SET EXERCISE: Convert everything from the line containing "In the scene showing" down to the line containing "73 millimetres" into a Markdown table with the columns Row and Line. Each non-blank line of the records in that span gets its own numbered row, and blank lines are skipped.

EXERCISE MATERIAL:
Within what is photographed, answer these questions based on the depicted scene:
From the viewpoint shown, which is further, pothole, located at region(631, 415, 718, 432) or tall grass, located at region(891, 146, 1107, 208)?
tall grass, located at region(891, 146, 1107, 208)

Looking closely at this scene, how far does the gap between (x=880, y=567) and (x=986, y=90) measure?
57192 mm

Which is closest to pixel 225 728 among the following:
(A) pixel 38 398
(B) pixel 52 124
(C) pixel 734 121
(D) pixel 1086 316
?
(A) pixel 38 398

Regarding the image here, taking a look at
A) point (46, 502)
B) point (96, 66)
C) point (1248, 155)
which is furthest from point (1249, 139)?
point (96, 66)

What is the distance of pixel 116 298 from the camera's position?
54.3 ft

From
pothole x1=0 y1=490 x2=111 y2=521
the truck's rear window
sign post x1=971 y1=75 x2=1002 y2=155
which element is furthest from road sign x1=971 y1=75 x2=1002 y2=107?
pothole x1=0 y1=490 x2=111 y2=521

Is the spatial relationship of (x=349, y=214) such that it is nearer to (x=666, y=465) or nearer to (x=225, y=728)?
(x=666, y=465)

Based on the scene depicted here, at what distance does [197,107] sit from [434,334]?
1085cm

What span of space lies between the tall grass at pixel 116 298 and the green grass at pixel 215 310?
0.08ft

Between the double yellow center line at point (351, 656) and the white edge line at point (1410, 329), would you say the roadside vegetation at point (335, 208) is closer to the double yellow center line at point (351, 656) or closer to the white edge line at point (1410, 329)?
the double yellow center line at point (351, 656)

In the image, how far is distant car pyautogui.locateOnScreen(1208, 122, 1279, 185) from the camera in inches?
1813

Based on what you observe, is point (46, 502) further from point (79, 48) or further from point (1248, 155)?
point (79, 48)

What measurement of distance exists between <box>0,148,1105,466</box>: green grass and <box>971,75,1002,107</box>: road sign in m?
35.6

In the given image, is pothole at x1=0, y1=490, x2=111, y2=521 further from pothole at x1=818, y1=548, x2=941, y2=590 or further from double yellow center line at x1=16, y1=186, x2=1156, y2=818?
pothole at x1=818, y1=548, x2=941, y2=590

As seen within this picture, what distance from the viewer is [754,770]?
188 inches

* * *

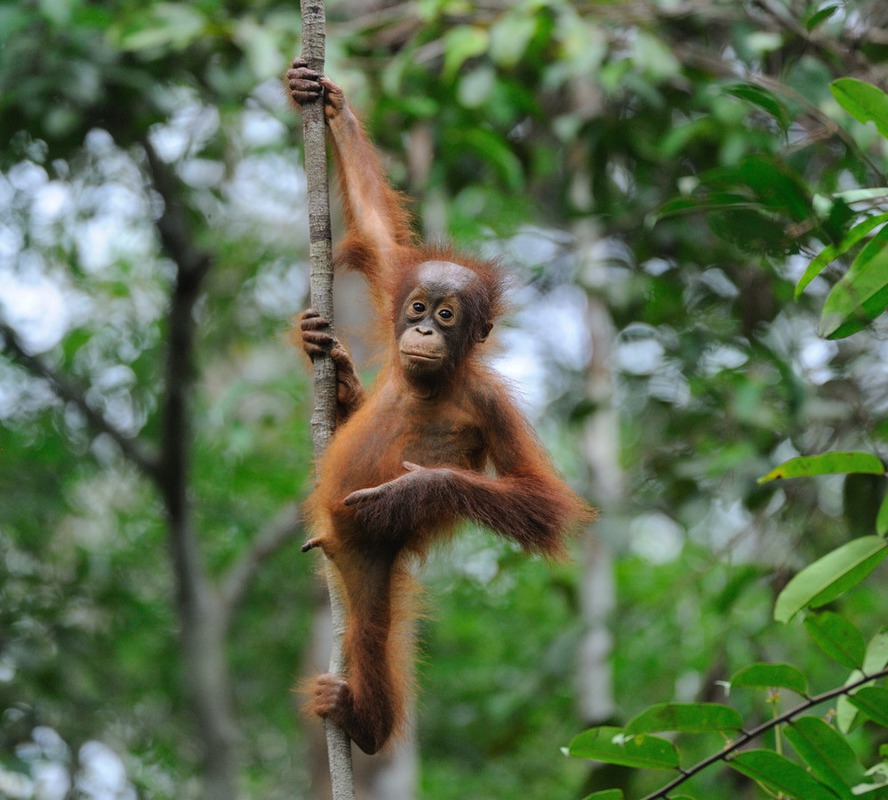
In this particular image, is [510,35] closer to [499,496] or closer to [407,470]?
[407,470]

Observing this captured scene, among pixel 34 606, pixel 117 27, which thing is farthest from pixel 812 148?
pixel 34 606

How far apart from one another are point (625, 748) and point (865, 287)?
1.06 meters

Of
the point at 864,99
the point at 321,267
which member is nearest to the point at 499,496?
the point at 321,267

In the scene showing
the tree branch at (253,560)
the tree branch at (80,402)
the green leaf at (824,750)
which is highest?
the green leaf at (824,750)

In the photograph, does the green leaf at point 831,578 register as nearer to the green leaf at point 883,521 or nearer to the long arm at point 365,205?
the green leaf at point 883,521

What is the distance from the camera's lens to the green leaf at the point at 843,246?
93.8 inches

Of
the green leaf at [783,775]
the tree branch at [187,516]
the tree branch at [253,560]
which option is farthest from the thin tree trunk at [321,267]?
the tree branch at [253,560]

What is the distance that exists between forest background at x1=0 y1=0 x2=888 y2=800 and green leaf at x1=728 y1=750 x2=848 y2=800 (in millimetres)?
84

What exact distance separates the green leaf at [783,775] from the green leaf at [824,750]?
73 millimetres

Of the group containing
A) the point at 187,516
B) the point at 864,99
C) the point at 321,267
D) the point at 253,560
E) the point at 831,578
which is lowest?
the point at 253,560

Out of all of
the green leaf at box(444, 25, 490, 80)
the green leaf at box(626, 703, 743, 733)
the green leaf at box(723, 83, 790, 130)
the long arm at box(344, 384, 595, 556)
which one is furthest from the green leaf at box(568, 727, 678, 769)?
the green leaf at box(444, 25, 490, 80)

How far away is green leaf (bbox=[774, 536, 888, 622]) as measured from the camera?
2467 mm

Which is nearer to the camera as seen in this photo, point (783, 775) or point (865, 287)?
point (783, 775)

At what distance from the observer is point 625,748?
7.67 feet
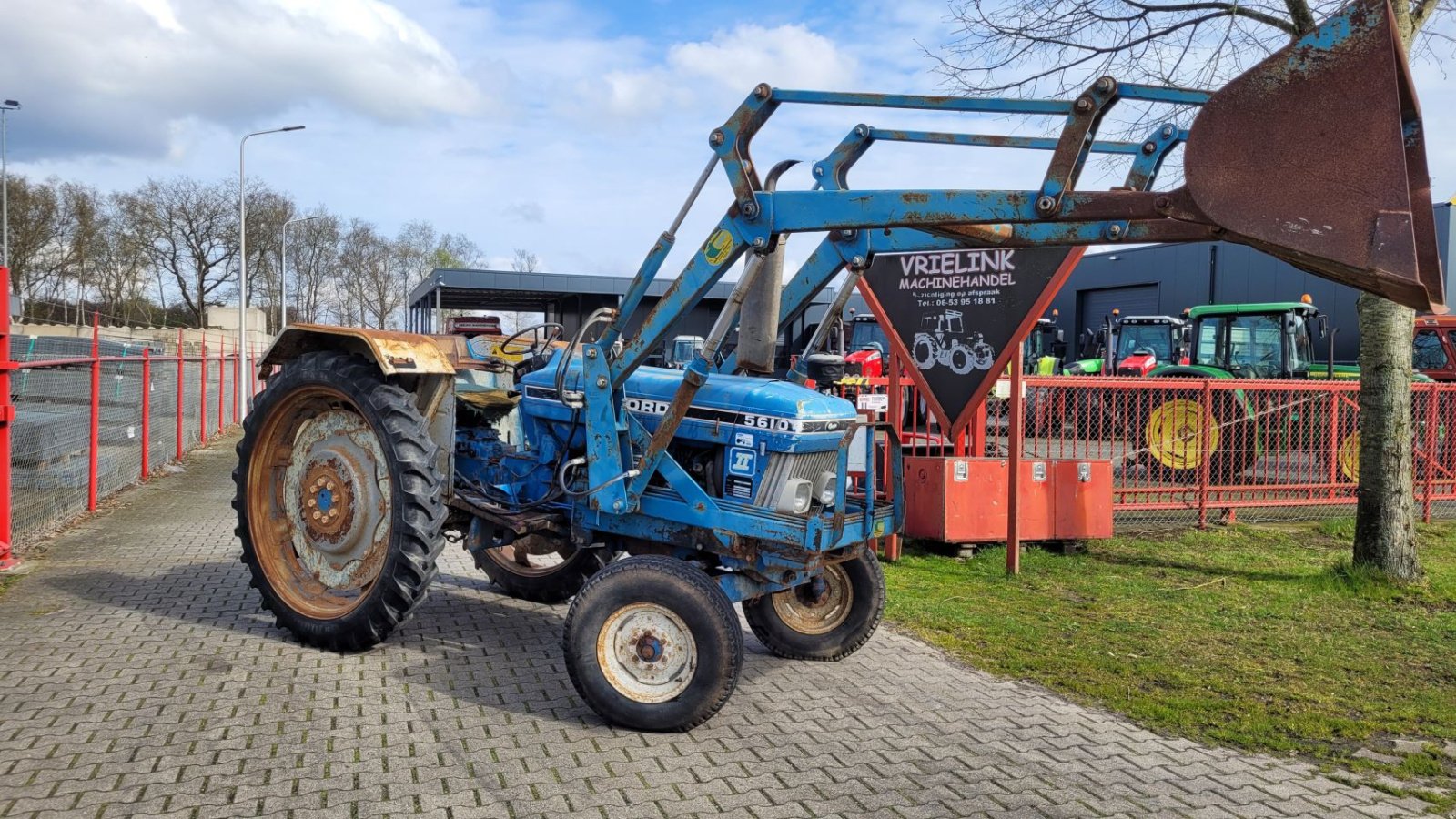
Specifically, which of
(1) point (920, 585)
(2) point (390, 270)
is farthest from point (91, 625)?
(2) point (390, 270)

RESULT OF THIS TASK:
| Row | Line |
|---|---|
| 1 | In the scene showing |
| 2 | the tree branch at (253,560) |
| 3 | the tree branch at (80,402) |
| 4 | the green leaf at (824,750) |
| 5 | which is highest? |
| 6 | the green leaf at (824,750) |
| 7 | In the photograph, does the green leaf at point 831,578 register as nearer to the green leaf at point 883,521 or nearer to the long arm at point 365,205? |
| 8 | the green leaf at point 883,521 |
| 9 | What is the distance from the camera's lens to the green leaf at the point at 843,246? |
| 10 | 93.8 inches |
| 11 | Of |
| 12 | the green leaf at [783,775] |
| 13 | the tree branch at [187,516] |
| 14 | the tree branch at [253,560] |
| 15 | which option is farthest from the thin tree trunk at [321,267]? |
| 16 | the tree branch at [253,560] |
| 17 | What is the distance that exists between forest background at x1=0 y1=0 x2=888 y2=800 and green leaf at x1=728 y1=750 x2=848 y2=800 (in millimetres)? |
| 18 | 84 |
| 19 | What exact distance separates the green leaf at [783,775] from the green leaf at [824,750]? |
| 20 | 73 millimetres |